▸ **TASK TO COMPLETE**
Copy all entries exactly, and wherever an entry holds a picture, leave that picture out.

== DATASET RECORDS ==

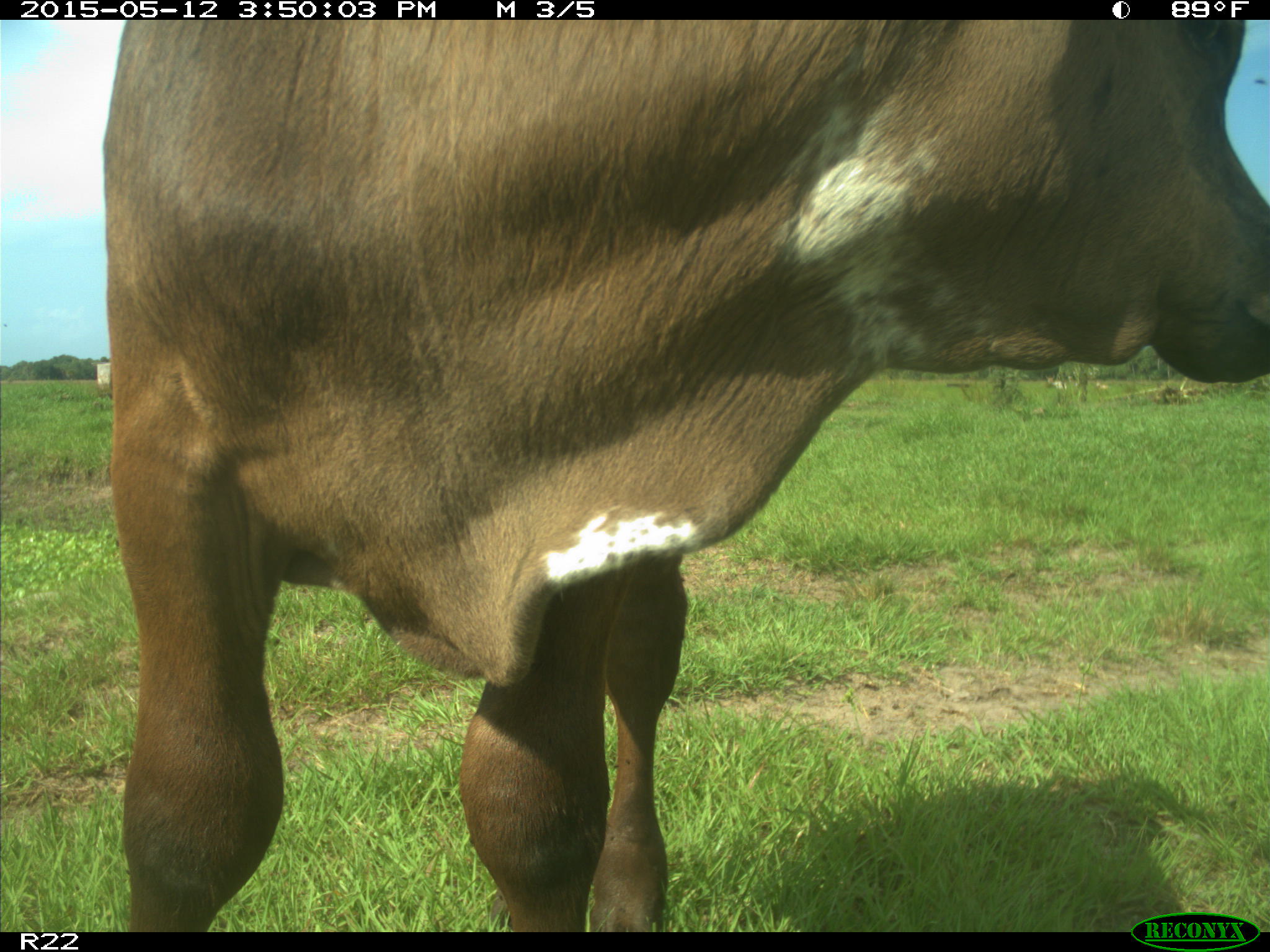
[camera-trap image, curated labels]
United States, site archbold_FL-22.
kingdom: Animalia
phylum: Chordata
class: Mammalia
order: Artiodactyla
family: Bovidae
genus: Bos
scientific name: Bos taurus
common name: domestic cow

===

▸ **RESPONSE TO THE TASK**
[camera-trap image, curated labels]
United States, site archbold_FL-22.
kingdom: Animalia
phylum: Chordata
class: Mammalia
order: Artiodactyla
family: Bovidae
genus: Bos
scientific name: Bos taurus
common name: domestic cow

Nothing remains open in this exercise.